明治二十七年(1894)、東京・八王子。織物の町で生まれた二階堂織物。
その手が受け継いだ道具と知恵が、いまのyamamayuの布を形づくっています。
目次
八王子と織物の記憶
八王子は古くから織物産地として栄え、近代には手織から力織機へと移り変わりました。 明治末には力織機が導入され、大正期にかけて普及が進みます。

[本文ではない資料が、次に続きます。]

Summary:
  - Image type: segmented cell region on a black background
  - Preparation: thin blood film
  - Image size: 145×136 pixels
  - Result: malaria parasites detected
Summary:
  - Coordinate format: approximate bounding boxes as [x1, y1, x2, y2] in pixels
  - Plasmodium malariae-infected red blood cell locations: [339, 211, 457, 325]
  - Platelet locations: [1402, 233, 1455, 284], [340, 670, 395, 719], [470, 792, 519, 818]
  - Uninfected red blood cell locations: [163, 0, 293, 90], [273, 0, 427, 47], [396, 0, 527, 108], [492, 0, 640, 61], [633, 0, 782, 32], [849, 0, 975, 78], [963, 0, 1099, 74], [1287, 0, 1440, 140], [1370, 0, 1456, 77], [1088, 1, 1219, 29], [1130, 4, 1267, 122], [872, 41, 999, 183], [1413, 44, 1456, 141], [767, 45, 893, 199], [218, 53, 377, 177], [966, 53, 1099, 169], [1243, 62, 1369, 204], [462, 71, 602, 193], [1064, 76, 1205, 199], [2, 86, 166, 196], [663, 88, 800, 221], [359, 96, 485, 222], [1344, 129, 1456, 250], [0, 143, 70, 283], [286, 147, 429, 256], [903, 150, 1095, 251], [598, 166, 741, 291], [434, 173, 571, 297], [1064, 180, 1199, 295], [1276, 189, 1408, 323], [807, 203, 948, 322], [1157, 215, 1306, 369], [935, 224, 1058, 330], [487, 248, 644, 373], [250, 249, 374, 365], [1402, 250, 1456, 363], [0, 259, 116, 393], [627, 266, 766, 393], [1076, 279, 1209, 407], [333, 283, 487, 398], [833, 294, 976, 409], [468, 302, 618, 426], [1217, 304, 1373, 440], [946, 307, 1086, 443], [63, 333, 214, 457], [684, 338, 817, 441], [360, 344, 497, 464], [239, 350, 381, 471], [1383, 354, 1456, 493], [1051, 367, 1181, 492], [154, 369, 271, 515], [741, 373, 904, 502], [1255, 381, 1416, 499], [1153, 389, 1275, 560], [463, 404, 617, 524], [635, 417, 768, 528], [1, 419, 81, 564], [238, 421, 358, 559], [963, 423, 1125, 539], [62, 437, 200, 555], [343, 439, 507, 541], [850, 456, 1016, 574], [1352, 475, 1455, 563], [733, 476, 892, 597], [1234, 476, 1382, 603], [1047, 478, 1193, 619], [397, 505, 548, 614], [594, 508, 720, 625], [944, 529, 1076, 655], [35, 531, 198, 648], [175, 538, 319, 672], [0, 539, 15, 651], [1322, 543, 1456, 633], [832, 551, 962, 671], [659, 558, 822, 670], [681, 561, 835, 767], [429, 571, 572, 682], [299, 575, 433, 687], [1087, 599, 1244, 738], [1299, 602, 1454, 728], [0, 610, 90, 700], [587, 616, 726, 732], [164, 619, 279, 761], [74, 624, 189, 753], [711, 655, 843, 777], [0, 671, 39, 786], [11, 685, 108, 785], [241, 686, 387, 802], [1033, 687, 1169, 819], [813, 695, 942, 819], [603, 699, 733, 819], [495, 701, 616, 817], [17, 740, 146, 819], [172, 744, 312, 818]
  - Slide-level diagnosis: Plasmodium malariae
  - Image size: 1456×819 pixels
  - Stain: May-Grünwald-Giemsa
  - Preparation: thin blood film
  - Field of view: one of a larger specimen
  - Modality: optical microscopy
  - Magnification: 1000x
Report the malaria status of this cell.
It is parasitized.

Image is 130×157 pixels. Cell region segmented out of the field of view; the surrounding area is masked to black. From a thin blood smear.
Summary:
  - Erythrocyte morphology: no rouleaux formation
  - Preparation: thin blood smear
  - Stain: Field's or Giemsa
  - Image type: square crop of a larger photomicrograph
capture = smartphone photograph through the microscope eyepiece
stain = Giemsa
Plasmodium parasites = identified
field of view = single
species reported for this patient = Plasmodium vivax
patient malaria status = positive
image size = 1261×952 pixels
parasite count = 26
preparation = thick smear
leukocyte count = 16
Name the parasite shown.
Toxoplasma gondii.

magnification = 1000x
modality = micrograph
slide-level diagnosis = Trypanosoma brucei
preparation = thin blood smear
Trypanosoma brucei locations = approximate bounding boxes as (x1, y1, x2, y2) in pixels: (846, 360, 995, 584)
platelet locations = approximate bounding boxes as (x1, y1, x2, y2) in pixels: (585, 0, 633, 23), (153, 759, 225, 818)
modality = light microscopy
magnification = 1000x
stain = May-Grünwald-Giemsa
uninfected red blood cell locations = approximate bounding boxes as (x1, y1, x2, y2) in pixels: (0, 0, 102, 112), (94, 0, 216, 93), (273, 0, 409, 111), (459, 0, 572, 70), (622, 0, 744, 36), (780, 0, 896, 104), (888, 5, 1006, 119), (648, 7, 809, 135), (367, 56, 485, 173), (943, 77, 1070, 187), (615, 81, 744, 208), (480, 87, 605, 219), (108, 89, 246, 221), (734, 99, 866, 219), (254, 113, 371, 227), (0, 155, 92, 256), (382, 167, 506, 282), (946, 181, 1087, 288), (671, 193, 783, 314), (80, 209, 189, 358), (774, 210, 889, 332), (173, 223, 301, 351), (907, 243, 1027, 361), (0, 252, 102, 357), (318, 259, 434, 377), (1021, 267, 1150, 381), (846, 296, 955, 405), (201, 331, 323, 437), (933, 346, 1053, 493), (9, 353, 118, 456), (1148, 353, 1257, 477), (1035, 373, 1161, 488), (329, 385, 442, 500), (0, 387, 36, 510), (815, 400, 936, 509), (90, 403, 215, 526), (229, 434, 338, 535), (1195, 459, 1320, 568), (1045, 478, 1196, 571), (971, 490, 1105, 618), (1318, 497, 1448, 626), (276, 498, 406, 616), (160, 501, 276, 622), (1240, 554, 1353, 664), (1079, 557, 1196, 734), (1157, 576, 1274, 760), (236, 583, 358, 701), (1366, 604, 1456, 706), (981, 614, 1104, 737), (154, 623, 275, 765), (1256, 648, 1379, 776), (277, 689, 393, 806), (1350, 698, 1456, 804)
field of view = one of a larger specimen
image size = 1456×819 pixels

地域としては「多摩織」に代表される技術系譜を持ち、紬や綟り(=絡み)など多様な技法が現在にも受け継がれています。
二階堂織物(1894–)からの系譜
明治27年(1894)に八王子で創業した二階堂織物は、時代の変化に合わせて仕事のかたちを変えながら、 家族の手で織りの技を継承してきました。山まゆの里染織工房(yamamayu)はその流れを受け継ぐ工房です。
受け継がれた道具:力織機と手織り機
力織機(TUDAKOMA・昭和初期)
古い力織機を整備しながら動かしています。糸切れ検知などの自動機能はなく、 織り手が目・音・手で状態を見極め、一打ちごとに布を育てます。
- 均一な打ち込み × 手の判断による糸替え/止め
- からみ織りなど、古機ならではの速度・間合いが活きる表現
手織り機(足踏み式)
代々受け継がれてきた「手織り機(足踏み式)」を整備しながら使っています。友人から譲り受けたものもあり、現在(2025年9月)15台の手織り機を所有しています。 それぞれの織機の特徴にあった布の創作を目指しています。
からみ織りという技法
からみ織り(絡み織/捩り織)は、経糸を絡ませてから緯糸を通す構造で、 透け感・通気性・目ずれのしにくさを両立する織り方です。和装の「紗・絽・羅」などもこの系譜に入ります。
- 経糸どうしをねじり(絡ませ)→緯糸を抱える構造
- 軽やか・清涼、凹凸ある表情、透け感のある布創作
いまのyamamayu:織りと暮らし
古い力織機の均一性に、人の手で糸を差す“間”を重ねる—— そんな織りがyamamayuの布の核です。日々の整備や初織りの儀式も、受け継がれてきた大切な営み。
読む・見る(関連記事)
- 力織機での織り(ブログ):糸替えや配色の迷い、スピードとの対話。
- 古い力織機での織り(2025年1月):2台の初織り、4配色の経糸。
- 伝統的な力織機と現代の布(博多大丸 展案内):初織り・整備とものづくりの姿勢。
よくある質問
Q.からみ織りの良さは?
軽さ・通気性・目ずれしにくさ・立体的な陰影。夏の布や透けを楽しむ意匠に向きます。